Problem:
Reproduce the River Coln restoration text starting at "The work on" and ending at "of climate change.", substituting "nature" for "wildlife".

===== Document passage =====

About the project
This section of the river Coln between Fossebridge and Bibury was re-routed to the edge of the floodplain many centuries ago to allow space for a water meadow system. This has resulted in a straightened river, devoid of the processes of erosion and deposition found in a natural meandering river. These natural processes create variation in both the rivers width and depth, which in turn provide multiple niches for flora and fauna. Our river restoration work is trying to mimic these natural processes.
The work on the River Coln was carried out by staff and GWT volunteers using river restoration techniques that offer multiple benefits for both people and wildlife. These benefits include reducing the risk of flooding, restoring natural habitats, improving water quality and helping to make catchments more resilient to the impacts of climate change.
The river restoration techniques that were used on the River Coln included:
When we worked on the River Coln we used bundles of hazel tied down between a double row of sweet chestnut stakes, to narrow the river and prevent further erosion. Faggots or fascines are bundles of coppice material (typically hazel) that are secured in place at the base of the river bank. Faggots are used to encourage natural siltation and help protect banks from locally damaging erosion, often below the water level.
Flow deflectors are essentially large pieces of wood positioned on an angle facing upstream, with one end pushed tightly into the bank. The timber stretches across roughly one third of the river and creates turbulence in the water, especially in mid-stream. This turbulence then scours out the riverbed creating a hollow with a gravel bank downstream.
On the River Coln, paired sections of flow deflectors were fixed into the bed to create an upstream ‘V’ shape, these mid-channel deflectors will clean and sort the gravel through scouring and help create the correct conditions for spawning trout.

===== Record list =====

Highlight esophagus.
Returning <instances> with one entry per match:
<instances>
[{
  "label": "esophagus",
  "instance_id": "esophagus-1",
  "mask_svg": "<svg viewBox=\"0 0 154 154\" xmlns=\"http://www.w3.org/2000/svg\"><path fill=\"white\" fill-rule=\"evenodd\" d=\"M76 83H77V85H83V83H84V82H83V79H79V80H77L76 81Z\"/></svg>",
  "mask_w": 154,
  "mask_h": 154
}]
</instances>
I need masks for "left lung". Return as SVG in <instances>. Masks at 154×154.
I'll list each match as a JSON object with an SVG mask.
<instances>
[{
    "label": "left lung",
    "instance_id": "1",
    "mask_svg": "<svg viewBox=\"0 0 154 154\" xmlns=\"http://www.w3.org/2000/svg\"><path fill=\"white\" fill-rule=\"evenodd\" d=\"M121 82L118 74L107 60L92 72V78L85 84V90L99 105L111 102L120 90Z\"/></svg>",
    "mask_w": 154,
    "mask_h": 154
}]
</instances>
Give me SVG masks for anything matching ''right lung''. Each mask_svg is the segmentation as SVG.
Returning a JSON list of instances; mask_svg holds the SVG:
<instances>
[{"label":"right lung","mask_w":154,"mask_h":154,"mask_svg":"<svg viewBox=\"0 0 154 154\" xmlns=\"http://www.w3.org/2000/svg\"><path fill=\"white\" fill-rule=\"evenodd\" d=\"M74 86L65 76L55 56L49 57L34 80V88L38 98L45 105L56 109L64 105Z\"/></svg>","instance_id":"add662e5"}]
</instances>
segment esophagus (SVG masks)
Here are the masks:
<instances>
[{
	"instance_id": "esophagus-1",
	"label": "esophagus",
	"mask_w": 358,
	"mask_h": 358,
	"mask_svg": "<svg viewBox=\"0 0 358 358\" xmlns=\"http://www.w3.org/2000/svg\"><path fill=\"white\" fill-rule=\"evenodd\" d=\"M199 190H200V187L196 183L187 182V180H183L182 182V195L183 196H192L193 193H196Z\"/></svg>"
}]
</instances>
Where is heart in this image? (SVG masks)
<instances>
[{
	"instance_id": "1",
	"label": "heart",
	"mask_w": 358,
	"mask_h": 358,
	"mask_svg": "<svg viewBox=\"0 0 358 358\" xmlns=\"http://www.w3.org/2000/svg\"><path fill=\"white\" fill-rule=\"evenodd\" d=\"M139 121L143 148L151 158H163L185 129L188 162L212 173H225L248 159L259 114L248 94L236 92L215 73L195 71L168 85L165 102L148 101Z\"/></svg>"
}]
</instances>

=====

Written response:
The work on the River Coln was carried out by staff and GWT volunteers using river restoration techniques that offer multiple benefits for both people and nature. These benefits include reducing the risk of flooding, restoring natural habitats, improving water quality and helping to make catchments more resilient to the impacts of climate change.